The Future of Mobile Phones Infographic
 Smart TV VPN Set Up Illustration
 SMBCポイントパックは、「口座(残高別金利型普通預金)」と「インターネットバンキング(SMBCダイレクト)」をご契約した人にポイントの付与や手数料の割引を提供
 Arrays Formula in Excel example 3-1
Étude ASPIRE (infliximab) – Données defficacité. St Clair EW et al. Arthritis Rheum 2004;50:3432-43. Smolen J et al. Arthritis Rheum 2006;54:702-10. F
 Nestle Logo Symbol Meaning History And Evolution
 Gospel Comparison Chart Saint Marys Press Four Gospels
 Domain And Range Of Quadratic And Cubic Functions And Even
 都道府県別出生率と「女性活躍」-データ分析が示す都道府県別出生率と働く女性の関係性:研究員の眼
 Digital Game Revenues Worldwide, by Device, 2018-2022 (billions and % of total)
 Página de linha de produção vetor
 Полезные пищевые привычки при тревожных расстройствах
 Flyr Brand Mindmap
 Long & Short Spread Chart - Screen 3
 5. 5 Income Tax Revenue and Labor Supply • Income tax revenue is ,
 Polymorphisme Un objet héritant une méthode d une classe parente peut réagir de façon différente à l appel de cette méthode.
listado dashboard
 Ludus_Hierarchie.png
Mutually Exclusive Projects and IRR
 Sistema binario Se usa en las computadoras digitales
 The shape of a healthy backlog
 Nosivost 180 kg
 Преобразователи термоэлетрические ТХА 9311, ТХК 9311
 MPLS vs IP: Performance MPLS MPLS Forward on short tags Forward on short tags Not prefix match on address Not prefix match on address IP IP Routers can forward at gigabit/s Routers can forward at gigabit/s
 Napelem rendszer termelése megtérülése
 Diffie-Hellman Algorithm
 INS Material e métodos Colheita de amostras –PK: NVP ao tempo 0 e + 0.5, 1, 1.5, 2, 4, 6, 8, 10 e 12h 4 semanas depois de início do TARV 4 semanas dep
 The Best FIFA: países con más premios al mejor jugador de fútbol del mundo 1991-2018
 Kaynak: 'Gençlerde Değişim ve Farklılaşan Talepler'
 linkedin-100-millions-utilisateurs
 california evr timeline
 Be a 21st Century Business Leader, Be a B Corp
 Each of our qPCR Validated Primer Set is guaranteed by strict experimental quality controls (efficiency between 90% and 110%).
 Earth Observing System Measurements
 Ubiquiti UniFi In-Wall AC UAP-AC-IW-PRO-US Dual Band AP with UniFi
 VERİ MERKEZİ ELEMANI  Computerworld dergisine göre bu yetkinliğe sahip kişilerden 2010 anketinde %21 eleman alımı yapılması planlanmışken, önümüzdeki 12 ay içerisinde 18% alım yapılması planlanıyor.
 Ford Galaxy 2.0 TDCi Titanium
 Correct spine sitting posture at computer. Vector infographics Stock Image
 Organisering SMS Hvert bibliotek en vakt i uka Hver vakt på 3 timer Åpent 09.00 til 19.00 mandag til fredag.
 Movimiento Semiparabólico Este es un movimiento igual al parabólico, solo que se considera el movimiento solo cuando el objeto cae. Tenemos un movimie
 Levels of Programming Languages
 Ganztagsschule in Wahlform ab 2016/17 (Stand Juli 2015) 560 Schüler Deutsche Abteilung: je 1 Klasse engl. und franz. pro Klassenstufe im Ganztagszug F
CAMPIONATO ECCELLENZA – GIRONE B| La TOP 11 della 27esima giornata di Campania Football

(EXERCISE DIRECTIONS) For the listing above, print only the lines starting at the line containing "Полезные пищевые привычки" and ending at the line containing "The shape of a healthy backlog", exactly, both included.

(ANSWER FOR THE TASK)
 Полезные пищевые привычки при тревожных расстройствах
 Flyr Brand Mindmap
 Long & Short Spread Chart - Screen 3
 5. 5 Income Tax Revenue and Labor Supply • Income tax revenue is ,
 Polymorphisme Un objet héritant une méthode d une classe parente peut réagir de façon différente à l appel de cette méthode.
listado dashboard
 Ludus_Hierarchie.png
Mutually Exclusive Projects and IRR
 Sistema binario Se usa en las computadoras digitales
 The shape of a healthy backlog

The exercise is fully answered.